- EXERCISE AIM -
Count all lines holding "combination" in the data below and say the number, nothing more.
+++
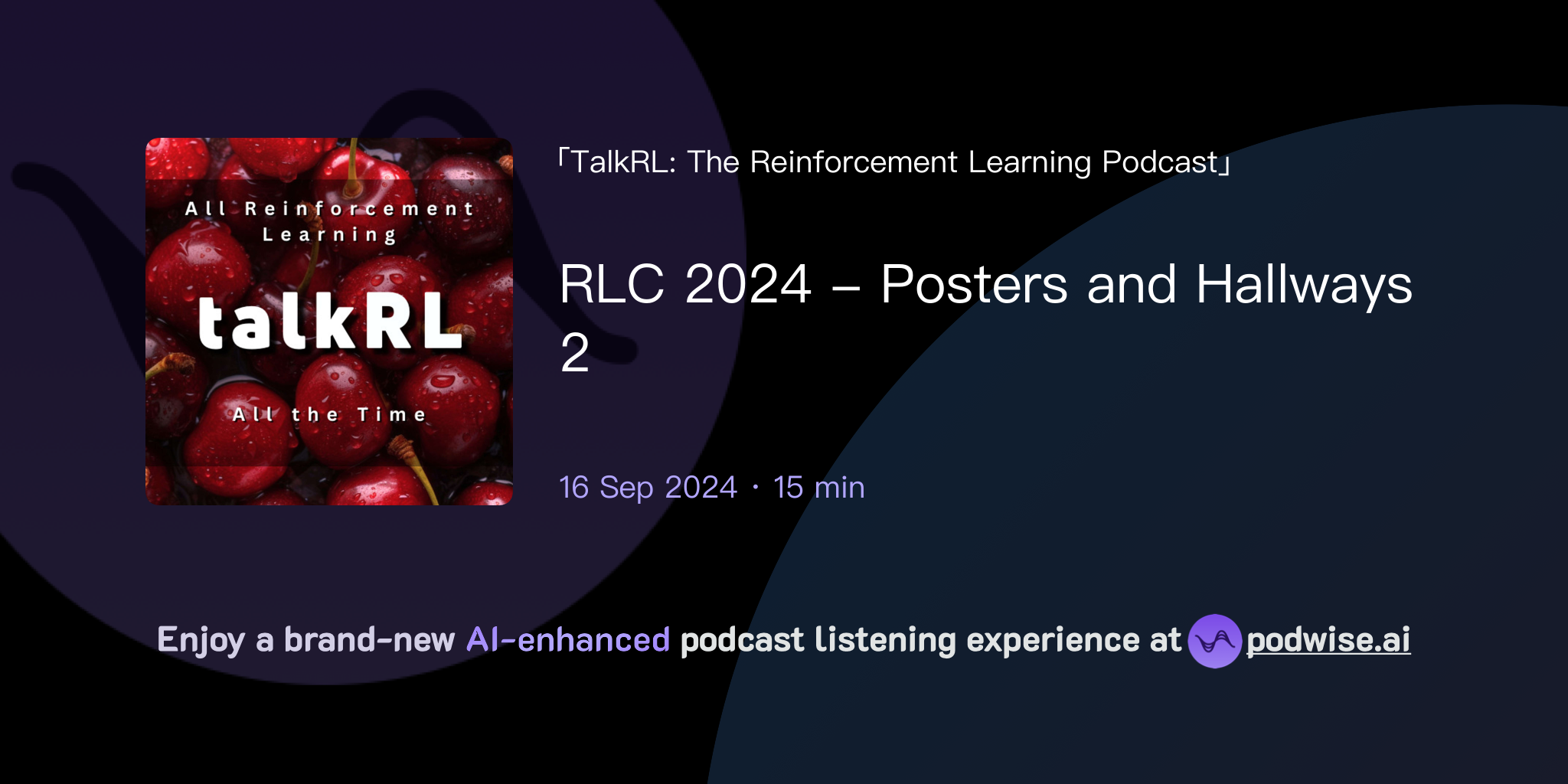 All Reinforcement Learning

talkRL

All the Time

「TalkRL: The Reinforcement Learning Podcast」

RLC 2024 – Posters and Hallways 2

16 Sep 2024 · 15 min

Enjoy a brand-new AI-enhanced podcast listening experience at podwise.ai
+++
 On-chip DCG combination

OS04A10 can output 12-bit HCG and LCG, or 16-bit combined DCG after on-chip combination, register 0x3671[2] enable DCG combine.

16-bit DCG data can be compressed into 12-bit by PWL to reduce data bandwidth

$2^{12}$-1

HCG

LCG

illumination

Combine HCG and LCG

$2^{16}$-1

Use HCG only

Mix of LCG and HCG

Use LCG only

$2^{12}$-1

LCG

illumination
+++
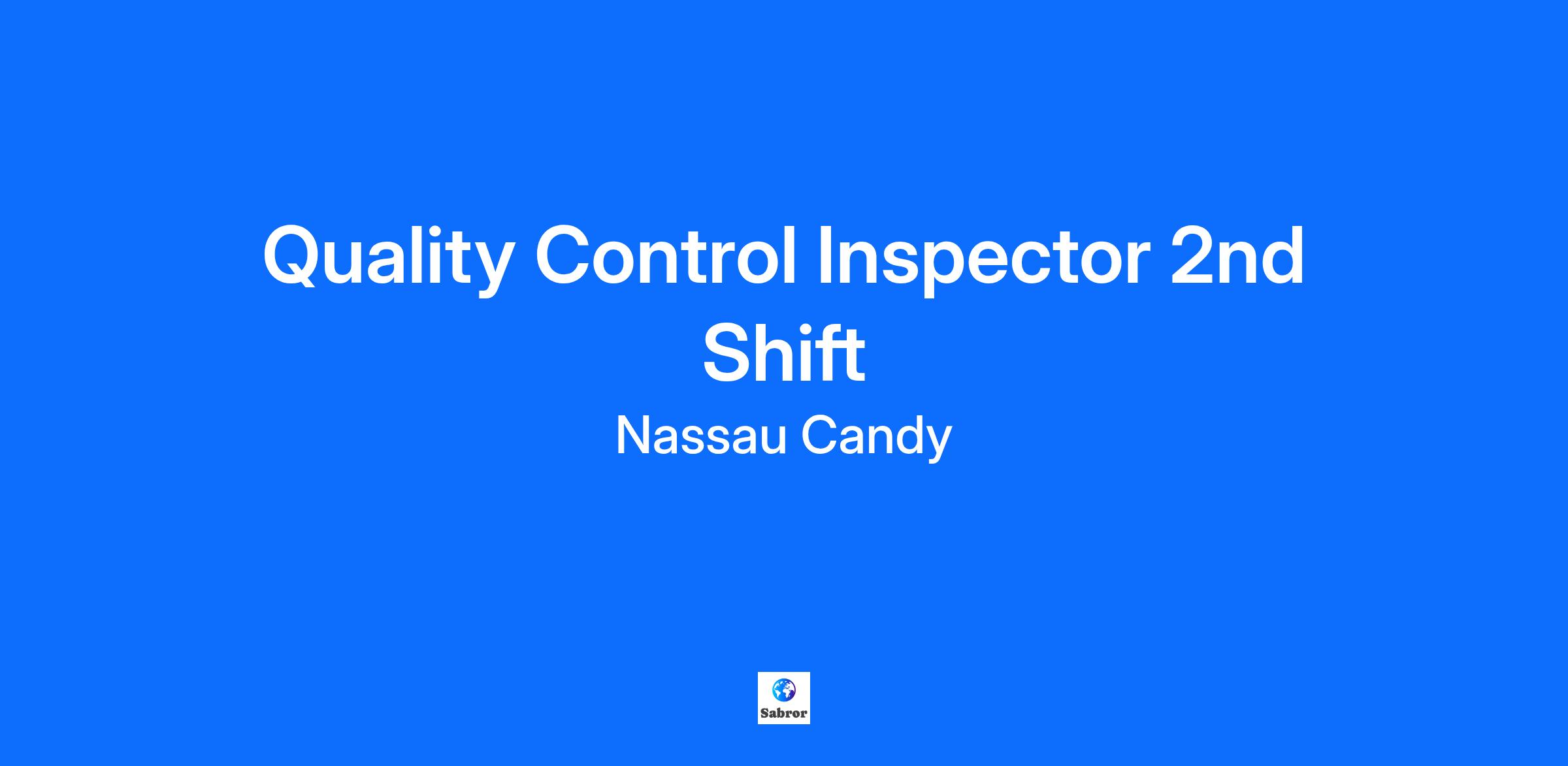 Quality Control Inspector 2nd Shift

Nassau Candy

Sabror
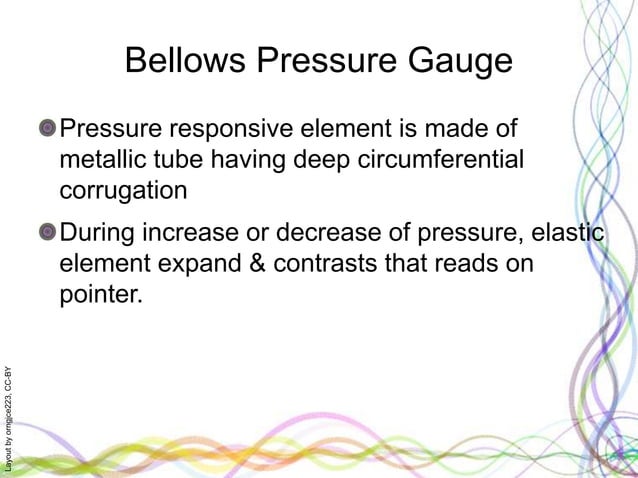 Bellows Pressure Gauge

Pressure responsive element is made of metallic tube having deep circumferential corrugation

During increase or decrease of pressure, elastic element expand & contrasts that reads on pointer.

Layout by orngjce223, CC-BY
+++
- RESULT OF THIS TASK -
2